**PROBLEM TO SOLVE**
Rewrite the data below with "reference point" switched to "anchor point", keeping everything else the same.

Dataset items

• • • • • • •

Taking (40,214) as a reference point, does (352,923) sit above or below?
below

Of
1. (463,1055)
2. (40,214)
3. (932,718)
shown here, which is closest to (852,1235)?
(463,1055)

• • • • • • •

**RESPONSE TO THE EXERCISE**
Taking (40,214) as a anchor point, does (352,923) sit above or below?
below

Of
1. (463,1055)
2. (40,214)
3. (932,718)
shown here, which is closest to (852,1235)?
(463,1055)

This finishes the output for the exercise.